|August 7, 2014|
Previously published on August 6, 2014
On July 22, 2014, New York Governor Andrew Cuomo signed legislation giving interns in New York State protections from sexual harassment and discrimination in the workplace similar to those given to regular workers. The amendment to the state’s Human Rights Law clarifies the status of interns in the workplace and likely heralds the spread of similar changes in other states and jurisdictions to extend such protections to the growing body of unpaid interns in the workforce.
The legislation stemmed from the story of an intern hired by Phoenix Satellite Television US Inc. who instituted a discrimination action that was ultimately dismissed on a technicality.
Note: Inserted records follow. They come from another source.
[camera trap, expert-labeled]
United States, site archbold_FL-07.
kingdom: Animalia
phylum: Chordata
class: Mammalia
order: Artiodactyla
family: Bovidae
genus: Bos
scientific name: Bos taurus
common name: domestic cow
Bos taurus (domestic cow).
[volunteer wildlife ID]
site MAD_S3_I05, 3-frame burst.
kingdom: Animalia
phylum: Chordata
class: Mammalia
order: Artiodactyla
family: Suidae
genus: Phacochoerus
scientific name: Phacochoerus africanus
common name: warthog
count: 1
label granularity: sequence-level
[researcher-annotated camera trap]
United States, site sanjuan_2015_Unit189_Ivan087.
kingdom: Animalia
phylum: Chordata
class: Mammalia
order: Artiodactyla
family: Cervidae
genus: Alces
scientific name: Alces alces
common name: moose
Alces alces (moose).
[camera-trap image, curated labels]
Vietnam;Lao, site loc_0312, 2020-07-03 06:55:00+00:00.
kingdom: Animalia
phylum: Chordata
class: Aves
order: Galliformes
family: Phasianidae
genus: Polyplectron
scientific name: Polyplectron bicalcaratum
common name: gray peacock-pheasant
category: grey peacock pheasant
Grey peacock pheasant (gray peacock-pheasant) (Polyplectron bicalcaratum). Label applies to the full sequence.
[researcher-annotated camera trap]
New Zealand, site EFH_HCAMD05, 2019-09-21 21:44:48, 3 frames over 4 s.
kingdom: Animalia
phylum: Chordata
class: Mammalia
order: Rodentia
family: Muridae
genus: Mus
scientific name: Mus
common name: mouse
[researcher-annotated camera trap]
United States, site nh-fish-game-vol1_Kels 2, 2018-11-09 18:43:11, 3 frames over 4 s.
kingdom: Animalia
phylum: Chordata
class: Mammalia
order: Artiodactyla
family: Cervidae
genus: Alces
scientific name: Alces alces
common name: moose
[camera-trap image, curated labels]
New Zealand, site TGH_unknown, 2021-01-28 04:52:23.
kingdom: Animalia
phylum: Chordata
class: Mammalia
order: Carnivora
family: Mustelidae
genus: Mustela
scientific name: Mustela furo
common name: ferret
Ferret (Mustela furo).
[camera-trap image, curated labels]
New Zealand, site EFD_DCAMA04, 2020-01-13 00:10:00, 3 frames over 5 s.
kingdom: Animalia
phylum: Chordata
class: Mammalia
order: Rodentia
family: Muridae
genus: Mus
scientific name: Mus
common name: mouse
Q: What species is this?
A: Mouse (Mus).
The intern had alleged that a manager at the television company groped her and attempted to kiss her while she interned there. Her action was dismissed by a U.S. District Court judge who found that the law of the Second Circuit did not allow interns to proceed since they were unpaid workers. The law apparently held that unpaid workers are not employees under federal, state, or city law.
The new legislation will give a definition of what an internship is and will explicitly ban workplace sexual harassment of interns, granting them general workplace civil rights protection. This legislation is noted to be of growing prevalence due to the amount of unpaid interns in the workforce. The fact that the economy is tougher and more competitive, and there is an extreme amount of pressure on young workers to build up resumes, was the basis for creating a law to protect this vulnerable class.
In April of this year, New York City Mayor Bill de Blasio signed a bill amending the city’s Human Rights Law to protect interns. The amendment to the city law was introduced following the federal judge’s dismissal of the case brought against Phoenix Satellite in October 2013, but did not spread throughout the state so efforts were made for the state to afford protection to all young, unpaid workers. This new legislation, similar to legislation enacted in Oregon and Washington, D.C., reflects an emerging trend, as many are noting that the Phoenix Satellite decision will continue to influence other jurisdictions to enact similar legislation.